**Objectives:**
• A. Copy the subwoofer thread starting with "## FidelitySeeker" and going on through "reducing peak nodes!", renaming "Audyssey" to "Dirac Live" wherever it occurs.
• B. In the subwoofer thread, by how much can most room EQ systems boost nulls?

**Reading text:**
== == ==

I can agree that they *might* not prove to be an issue, *if* your room acoustics *happen* to present a null at the LP for the same frequency that the sub produces a spike/resonance (at the listening position). 
However, isn't it just as likely that the room acoustics could present a node (or peak) at this frequency presenting a combined spike beyond the capability of any standard EQ system to tame (assuming you have an EQ system)?

Wouldn't it be better to have a sub that did not have such an issue with it's raw output so you are not betting on the room and EQ to fix it?

As for a flat FR for raw sub output, I agree completely. The ideal is to have a roll off that matches room gain so the final FR at the LP is reasonably close to flat. But room gain is somewhat predictable.


----------



## theJman

FidelitySeeker said:


> I can agree that they *might* not prove to be an issue, *if* your room acoustics *happen* to present a null at the LP for the same frequency that the sub produces a spike/resonance (at the listening position).
> However, isn't it just as likely that the room acoustics could present a node (or peak) at this frequency presenting a combined spike beyond the capability of any standard EQ system to tame (assuming you have an EQ system)?


Yup, the room could influence the output in either direction so FR peaks might increase or decrease. Most room EQ systems can tone down massive peaks though, whereas they can only boost nulls by a few dB's. In essence, they can tame a "hot" frequency pretty well.




FidelitySeeker said:


> Wouldn't it be better to have a sub that did not have such an issue with it's raw output so you are not betting on the room and EQ to fix it?


An argument could be made either way. Frankly, I'm not certain there's a right answer because for sure there will never be a consensus among audiophiles. For me, the only thing that matters is what my ears can hear. If the end result gives me what I want I don't concern myself with how the manufacturer went about achieving it. That's just me though.


----------



## FidelitySeeker

theJman said:


> Yup, the room could influence the output in either direction so FR peaks might increase or decrease. Most room EQ systems can tone down massive peaks though, whereas they can only boost nulls by a few dB's. In essence, they can tame a "hot" frequency pretty well.


Good point; Audyssey can be very effective at reducing peak nodes!
However, based on the measurements, I would be reluctant to recommend this sub to anyone wanting to use it in a system without EQ.

Did you find out any more about the problem with the mic?
Any chance that is the cause of the ringing at the other frequencies as well? I haven't noticed it so bad on any other subs you have measured and noticed that the Rythmik F8's have some of the same thing going on. With the E15HP, the servo seemed to counteract any ringing, I know the F8 is a step down, but am surprised the F8's would perform so poorly in this regard being sealed with servo!

23.5Hz is not the best place for measurement error with subs. Hope they fix you up with a quick and easy solution!

== == ==

**Provided data:**
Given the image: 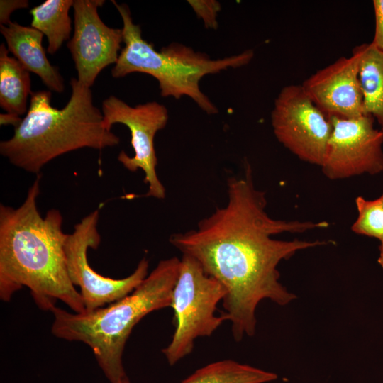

== == ==

**Outputs by task:**
• A.
## FidelitySeeker

theJman said:


> Yup, the room could influence the output in either direction so FR peaks might increase or decrease. Most room EQ systems can tone down massive peaks though, whereas they can only boost nulls by a few dB's. In essence, they can tame a "hot" frequency pretty well.


Good point; Dirac Live can be very effective at reducing peak nodes!

• B. Only by a few dB.